"Que cada cual orine por su pipí". Por Fernell Ocampo

critica1

Foto: Ilustración tomada de Internet/miviterbo.com

Con frecuencia me abordan para que dé mi opinión sobre determinados situaciones, y me cuestionan porque no hago críticas sobre tal o cual tema. Mis detractores hacen mofa porque no comento sobre (lo que para ellos) son “las cosas negativas que pasan en el pueblo” y quieren que me convierta en “el sentir general”, que escriba sobre lo que me comentan, pero que no diga quien lo dijo. ¡Qué tal!

Respeto este criterio, y aunque muchas veces quienes critican tiene la razón, la mayoría de las veces se hace por apasionamiento político y se dicen cosas sin tener fundamento, sin haber analizado el porqué de la cuestión.

Criticar no es malo, más aun, una crítica oportuna y sin sesgamientos, es buena, pero teniendo en cuenta que no existen críticas constructivas, pues toda crítica destruye el ánimo de quien la recibe, y estando seguro que quienes critican, la mayoría de las veces son los que menos hacen, desde muy temprano en mi vida (y eso hace ya muchos años), decidí por todo motivo no ser causa del problema, sino parte de la solución, y soy un convencido que aunque no se comparten ciertas cosas, no quiere decir que todo es malo.

Siempre ha sido mi objetivo de vida, difundir los aspectos positivos de mi comunidad, buscando así incentivar en las nuevas generaciones el sentido de pertenencia, el deseo de progreso, el amor a la patria chica. Es por eso que… en mis publicaciones, registro siempre personajes dignos de imitar, dignos de admirar, que en nuestra comunidad son muchos, las buenas acciones, las producciones que nos llenan de orgullo.
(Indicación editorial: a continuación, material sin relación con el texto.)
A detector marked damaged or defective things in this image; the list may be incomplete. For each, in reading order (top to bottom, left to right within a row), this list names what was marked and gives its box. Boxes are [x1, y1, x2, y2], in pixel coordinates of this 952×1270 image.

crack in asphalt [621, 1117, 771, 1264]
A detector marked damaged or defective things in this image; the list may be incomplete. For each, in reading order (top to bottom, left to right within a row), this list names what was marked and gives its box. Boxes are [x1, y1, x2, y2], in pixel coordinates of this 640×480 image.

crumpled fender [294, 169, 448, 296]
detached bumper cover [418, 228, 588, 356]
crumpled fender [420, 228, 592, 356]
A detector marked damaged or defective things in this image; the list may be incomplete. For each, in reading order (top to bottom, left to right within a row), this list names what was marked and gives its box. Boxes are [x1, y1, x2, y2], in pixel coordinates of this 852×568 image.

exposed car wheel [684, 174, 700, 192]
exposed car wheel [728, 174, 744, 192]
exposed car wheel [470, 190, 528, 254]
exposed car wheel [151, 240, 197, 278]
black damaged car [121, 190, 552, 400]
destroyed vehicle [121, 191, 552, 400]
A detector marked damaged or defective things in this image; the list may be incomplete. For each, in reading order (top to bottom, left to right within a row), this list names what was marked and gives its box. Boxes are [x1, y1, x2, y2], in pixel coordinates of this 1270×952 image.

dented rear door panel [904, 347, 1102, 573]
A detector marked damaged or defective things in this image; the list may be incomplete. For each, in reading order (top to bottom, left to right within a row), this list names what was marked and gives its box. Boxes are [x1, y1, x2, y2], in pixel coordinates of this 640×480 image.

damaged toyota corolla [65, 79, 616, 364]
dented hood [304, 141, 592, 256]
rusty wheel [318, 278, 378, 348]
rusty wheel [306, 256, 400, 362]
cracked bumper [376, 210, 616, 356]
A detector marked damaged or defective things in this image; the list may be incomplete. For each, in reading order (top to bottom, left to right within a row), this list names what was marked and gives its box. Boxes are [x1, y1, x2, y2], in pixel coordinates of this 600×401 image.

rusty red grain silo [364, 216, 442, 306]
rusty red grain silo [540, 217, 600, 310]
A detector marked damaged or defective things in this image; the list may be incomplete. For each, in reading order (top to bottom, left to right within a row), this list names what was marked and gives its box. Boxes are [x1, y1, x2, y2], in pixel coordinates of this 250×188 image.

Siento mucho discrepar con mis críticos de turno, pero no cambiaré de criterio, aunque sea motivo de mofa de mis detractores. Pero repito, quien critica no es una mala persona. Respeto el sentir crítico de los ciudadanos inconformes, pero no lo comparto y menos cuando la crítica se quiere hacer a través de terceras personas sin asumir responsabilidad por aquello de: “digo esto, pero no estoy interesado en que se conozca mi nombre”. Y aquí es bueno recordar el dicho de los viejos: cada uno debe orinar por su pipí.

Y…por favor, la propiedad del idioma es exigente, tengamos en cuenta que cuando la crítica va a favor de lo realizado es constructiva, pues alimenta el ánimo de la persona que lo recibe; pero cuando va en contra o “trata de mejorar lo realizado”, sin duda es una crítica formativa, pero no tengamos dudas de que destruye el ánimo de quien la recibe.